- **The request**: Pick out each line in the listing below that contains the word "dirt" and copy those lines.

- **Input for this task**:
********************
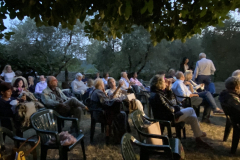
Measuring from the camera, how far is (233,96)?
10.7 ft

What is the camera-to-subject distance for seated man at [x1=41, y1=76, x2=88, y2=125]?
3.88 metres

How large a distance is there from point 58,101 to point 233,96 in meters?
3.38

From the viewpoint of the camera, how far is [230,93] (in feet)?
10.9

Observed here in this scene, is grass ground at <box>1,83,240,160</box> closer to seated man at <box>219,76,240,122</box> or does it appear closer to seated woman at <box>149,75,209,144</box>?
seated woman at <box>149,75,209,144</box>

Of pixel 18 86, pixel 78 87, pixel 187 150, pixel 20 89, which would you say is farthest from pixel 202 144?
pixel 78 87

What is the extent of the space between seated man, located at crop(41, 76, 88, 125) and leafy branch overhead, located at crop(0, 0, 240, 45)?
178 cm

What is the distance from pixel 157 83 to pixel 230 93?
1299mm

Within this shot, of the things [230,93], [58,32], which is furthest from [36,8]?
[58,32]

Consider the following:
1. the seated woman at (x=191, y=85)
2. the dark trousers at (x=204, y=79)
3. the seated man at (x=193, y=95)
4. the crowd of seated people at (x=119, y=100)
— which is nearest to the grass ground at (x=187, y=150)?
the crowd of seated people at (x=119, y=100)

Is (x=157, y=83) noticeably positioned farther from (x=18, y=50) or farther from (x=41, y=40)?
(x=18, y=50)

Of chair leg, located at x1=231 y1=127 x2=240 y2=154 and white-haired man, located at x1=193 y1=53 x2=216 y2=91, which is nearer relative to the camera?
chair leg, located at x1=231 y1=127 x2=240 y2=154

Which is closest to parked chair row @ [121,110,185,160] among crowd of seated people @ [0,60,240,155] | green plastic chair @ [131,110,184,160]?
green plastic chair @ [131,110,184,160]

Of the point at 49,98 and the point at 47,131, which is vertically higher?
the point at 49,98

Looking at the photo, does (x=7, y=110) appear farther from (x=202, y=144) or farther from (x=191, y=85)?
(x=191, y=85)
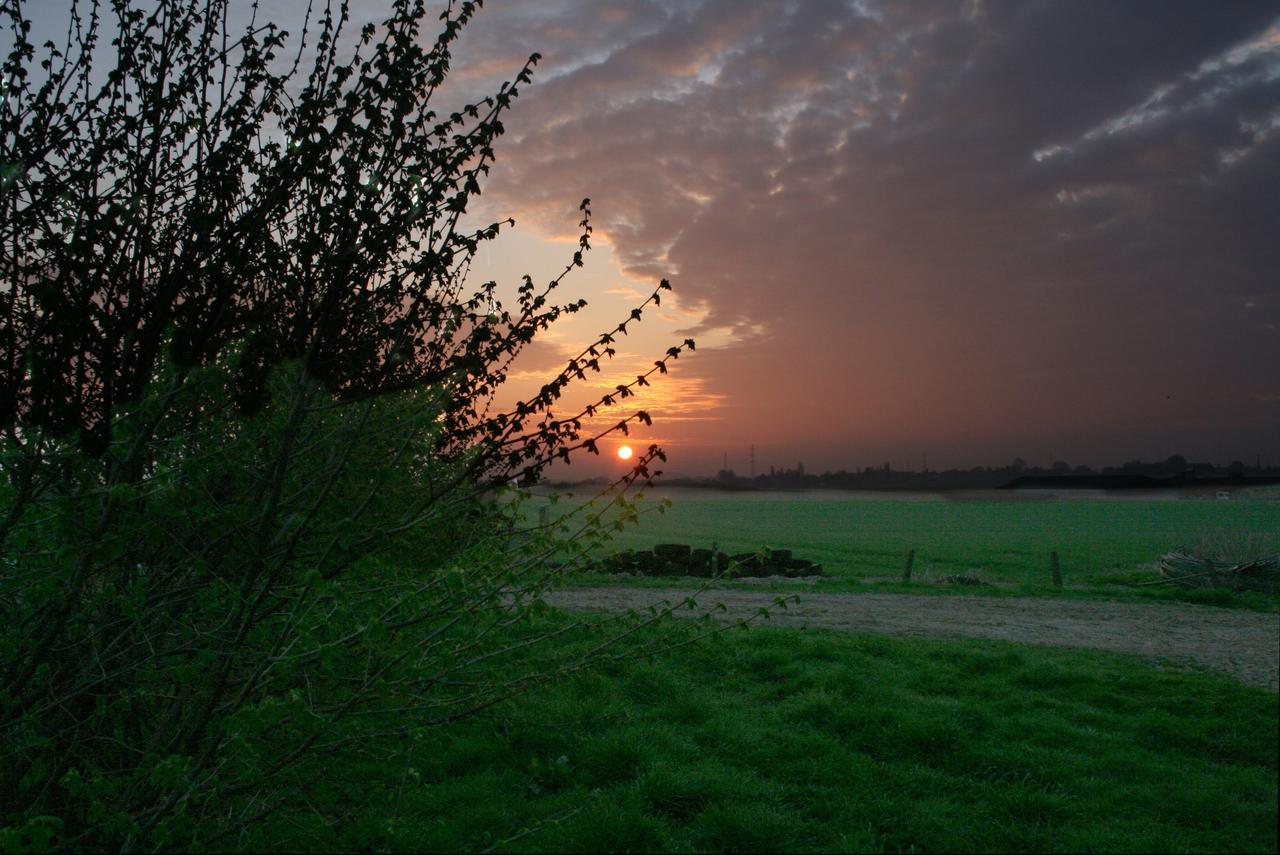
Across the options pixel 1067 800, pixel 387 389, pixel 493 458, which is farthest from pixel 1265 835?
pixel 387 389

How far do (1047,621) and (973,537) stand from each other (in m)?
45.5

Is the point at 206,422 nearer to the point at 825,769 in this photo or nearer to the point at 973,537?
the point at 825,769

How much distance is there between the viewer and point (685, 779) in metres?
6.56

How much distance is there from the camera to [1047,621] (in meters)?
15.5

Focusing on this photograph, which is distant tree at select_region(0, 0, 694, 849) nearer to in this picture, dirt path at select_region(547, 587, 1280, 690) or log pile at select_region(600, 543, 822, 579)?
dirt path at select_region(547, 587, 1280, 690)

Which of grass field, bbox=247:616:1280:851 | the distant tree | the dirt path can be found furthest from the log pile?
the distant tree

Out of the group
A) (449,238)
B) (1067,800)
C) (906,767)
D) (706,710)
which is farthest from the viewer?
(706,710)

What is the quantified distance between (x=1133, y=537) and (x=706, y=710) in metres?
58.6

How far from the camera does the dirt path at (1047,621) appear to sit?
39.8 feet

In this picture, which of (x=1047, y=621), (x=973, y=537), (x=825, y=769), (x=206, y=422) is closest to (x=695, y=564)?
(x=1047, y=621)

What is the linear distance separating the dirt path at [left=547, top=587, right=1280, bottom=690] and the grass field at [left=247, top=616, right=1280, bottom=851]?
9.04ft

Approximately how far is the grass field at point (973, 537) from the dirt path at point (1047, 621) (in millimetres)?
3555

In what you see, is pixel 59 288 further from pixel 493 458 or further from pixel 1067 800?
pixel 1067 800

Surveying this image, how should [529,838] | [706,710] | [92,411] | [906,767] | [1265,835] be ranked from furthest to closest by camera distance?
1. [706,710]
2. [906,767]
3. [529,838]
4. [1265,835]
5. [92,411]
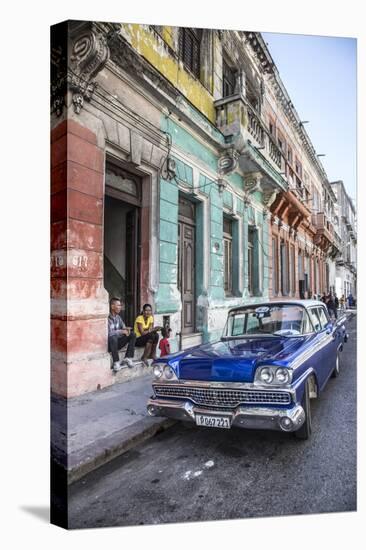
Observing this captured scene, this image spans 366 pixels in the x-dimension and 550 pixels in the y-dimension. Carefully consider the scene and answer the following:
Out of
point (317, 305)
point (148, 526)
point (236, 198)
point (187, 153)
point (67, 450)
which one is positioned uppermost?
point (187, 153)

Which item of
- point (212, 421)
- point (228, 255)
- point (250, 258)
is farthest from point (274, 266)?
point (212, 421)

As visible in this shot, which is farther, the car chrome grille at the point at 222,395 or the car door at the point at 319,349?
the car door at the point at 319,349

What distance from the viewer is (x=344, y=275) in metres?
4.11

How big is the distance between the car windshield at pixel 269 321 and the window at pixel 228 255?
0.29 meters

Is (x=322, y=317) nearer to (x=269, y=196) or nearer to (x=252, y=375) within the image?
(x=269, y=196)

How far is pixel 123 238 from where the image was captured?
3217mm

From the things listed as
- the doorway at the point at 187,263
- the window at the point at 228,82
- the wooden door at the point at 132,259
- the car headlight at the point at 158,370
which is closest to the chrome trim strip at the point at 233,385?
the car headlight at the point at 158,370

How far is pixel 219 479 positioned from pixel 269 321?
154 cm

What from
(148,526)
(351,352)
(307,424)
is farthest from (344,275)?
(148,526)

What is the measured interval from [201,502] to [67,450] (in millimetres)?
991

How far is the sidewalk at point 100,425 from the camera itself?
8.48ft

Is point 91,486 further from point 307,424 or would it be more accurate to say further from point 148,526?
point 307,424

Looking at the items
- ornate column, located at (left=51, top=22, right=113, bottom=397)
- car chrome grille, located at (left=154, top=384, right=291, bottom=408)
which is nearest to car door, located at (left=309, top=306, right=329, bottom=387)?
car chrome grille, located at (left=154, top=384, right=291, bottom=408)

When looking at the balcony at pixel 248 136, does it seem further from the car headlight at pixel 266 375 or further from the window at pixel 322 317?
the car headlight at pixel 266 375
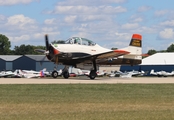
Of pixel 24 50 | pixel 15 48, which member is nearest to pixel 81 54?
pixel 24 50

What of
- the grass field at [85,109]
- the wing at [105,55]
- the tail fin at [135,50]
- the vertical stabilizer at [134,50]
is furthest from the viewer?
the tail fin at [135,50]

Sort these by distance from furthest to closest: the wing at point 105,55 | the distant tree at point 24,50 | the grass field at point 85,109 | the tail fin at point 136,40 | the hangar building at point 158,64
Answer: the distant tree at point 24,50, the hangar building at point 158,64, the tail fin at point 136,40, the wing at point 105,55, the grass field at point 85,109

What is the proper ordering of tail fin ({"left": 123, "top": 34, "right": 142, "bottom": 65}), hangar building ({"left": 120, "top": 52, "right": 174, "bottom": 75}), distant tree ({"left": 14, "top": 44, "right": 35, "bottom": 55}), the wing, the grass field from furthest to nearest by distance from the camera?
distant tree ({"left": 14, "top": 44, "right": 35, "bottom": 55}), hangar building ({"left": 120, "top": 52, "right": 174, "bottom": 75}), tail fin ({"left": 123, "top": 34, "right": 142, "bottom": 65}), the wing, the grass field

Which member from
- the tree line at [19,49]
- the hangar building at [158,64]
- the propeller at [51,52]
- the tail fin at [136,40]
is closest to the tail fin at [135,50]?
the tail fin at [136,40]

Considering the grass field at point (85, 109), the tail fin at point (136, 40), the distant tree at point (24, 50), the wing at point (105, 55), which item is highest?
the distant tree at point (24, 50)

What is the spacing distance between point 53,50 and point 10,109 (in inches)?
901

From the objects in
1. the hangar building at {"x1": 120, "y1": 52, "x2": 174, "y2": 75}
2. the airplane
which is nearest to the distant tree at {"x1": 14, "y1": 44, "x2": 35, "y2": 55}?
the hangar building at {"x1": 120, "y1": 52, "x2": 174, "y2": 75}

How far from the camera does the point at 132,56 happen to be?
42344mm

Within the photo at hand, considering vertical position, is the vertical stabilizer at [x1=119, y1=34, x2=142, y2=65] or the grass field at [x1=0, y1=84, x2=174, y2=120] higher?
the vertical stabilizer at [x1=119, y1=34, x2=142, y2=65]

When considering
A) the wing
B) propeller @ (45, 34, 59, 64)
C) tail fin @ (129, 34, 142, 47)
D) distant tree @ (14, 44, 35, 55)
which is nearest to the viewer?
propeller @ (45, 34, 59, 64)

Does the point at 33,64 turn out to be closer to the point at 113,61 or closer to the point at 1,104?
the point at 113,61

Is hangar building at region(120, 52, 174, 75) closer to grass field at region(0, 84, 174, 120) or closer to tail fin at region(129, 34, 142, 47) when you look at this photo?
tail fin at region(129, 34, 142, 47)

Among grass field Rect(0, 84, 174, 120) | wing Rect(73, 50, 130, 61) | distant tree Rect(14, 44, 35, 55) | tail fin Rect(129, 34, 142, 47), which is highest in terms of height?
distant tree Rect(14, 44, 35, 55)

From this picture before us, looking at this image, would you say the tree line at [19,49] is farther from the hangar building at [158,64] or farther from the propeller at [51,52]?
the propeller at [51,52]
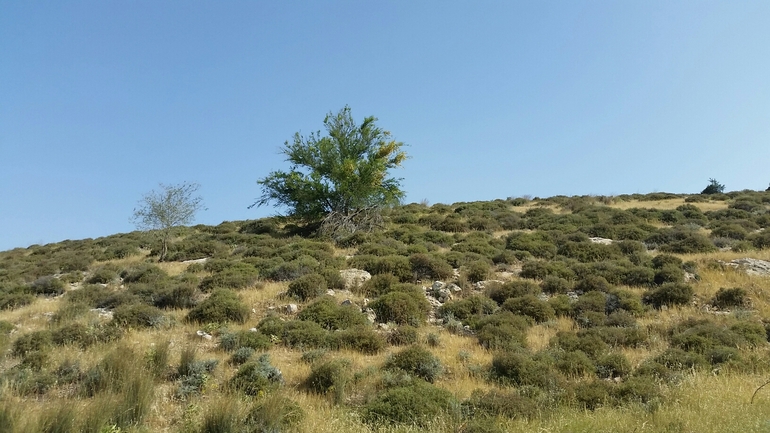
********************
- **Exercise result**:
Focusing on this photograph, which is distant tree at select_region(0, 0, 694, 849) nearer to in this picture, dirt path at select_region(547, 587, 1280, 690) or log pile at select_region(600, 543, 822, 579)?
dirt path at select_region(547, 587, 1280, 690)
Which of grass field, bbox=247:616:1280:851 | the distant tree | the dirt path can be found furthest from the log pile?
How far from the camera does the dirt path at (1047,621) appear to sit?
What is the linear distance separating the dirt path at [left=547, top=587, right=1280, bottom=690] and the grass field at [left=247, top=616, right=1280, bottom=851]?
Approximately how far is the grass field at point (973, 537) from the dirt path at point (1047, 621) (in millimetres)?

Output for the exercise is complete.